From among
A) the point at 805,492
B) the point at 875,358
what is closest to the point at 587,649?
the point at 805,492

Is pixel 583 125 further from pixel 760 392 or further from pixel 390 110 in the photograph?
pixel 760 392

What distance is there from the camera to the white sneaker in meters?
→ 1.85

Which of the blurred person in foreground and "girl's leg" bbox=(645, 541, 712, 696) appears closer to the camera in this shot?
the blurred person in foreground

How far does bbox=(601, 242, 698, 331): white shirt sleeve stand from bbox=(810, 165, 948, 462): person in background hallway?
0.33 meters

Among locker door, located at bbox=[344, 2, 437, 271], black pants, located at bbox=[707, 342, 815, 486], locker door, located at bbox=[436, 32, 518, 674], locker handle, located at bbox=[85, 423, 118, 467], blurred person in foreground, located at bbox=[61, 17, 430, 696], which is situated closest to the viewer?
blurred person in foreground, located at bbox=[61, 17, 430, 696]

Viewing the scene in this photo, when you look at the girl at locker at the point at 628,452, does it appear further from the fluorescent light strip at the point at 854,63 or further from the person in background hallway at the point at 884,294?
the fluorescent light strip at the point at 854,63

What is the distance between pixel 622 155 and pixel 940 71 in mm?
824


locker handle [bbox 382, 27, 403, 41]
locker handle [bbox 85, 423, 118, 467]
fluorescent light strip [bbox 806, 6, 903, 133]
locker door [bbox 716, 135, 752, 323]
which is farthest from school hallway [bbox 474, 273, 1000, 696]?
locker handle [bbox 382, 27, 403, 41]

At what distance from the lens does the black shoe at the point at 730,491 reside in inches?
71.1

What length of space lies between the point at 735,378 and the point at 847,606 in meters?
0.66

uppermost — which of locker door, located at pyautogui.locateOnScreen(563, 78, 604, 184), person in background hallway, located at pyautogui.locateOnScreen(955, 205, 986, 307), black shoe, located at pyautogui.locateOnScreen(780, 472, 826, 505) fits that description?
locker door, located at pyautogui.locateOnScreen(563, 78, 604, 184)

> [Prompt]
Can you update the rows above so that every "white sneaker" becomes "white running shoe", with everything else left unchanged?

> [The completed task]
From among
A) the point at 805,492
B) the point at 875,358
what is closest to the point at 587,649?
the point at 805,492

Is pixel 583 125 further from pixel 760 392 or further from pixel 390 110 in the photograph?
pixel 760 392

What distance is there from the camera to the white running shoe in meters?
→ 1.85

Which of the blurred person in foreground and "girl's leg" bbox=(645, 541, 712, 696) appears closer to the camera in this shot?
the blurred person in foreground

How far does bbox=(601, 242, 698, 331): white shirt sleeve stand from bbox=(810, 165, 948, 462): person in background hallway?
0.33 meters

Among locker door, located at bbox=[344, 2, 437, 271], black pants, located at bbox=[707, 342, 815, 486], locker door, located at bbox=[436, 32, 518, 674], locker handle, located at bbox=[85, 423, 118, 467], blurred person in foreground, located at bbox=[61, 17, 430, 696], which is situated closest to the viewer?
blurred person in foreground, located at bbox=[61, 17, 430, 696]

Viewing the scene in this photo, when you look at the girl at locker at the point at 628,452, does it appear further from the fluorescent light strip at the point at 854,63 or further from the person in background hallway at the point at 884,294?
the fluorescent light strip at the point at 854,63

What is the distance between pixel 622 155 and pixel 940 71 in mm?
824


locker handle [bbox 382, 27, 403, 41]
locker handle [bbox 85, 423, 118, 467]
fluorescent light strip [bbox 806, 6, 903, 133]
locker door [bbox 716, 135, 752, 323]
which is farthest from school hallway [bbox 474, 273, 1000, 696]?
locker handle [bbox 382, 27, 403, 41]

At what distance from the lens does the black shoe at the point at 730,491 reside in inches?
71.1

What length of space lies between the point at 735,378 and the point at 847,606 in meters?
0.66

uppermost — which of locker door, located at pyautogui.locateOnScreen(563, 78, 604, 184), person in background hallway, located at pyautogui.locateOnScreen(955, 205, 986, 307), black shoe, located at pyautogui.locateOnScreen(780, 472, 826, 505) fits that description?
locker door, located at pyautogui.locateOnScreen(563, 78, 604, 184)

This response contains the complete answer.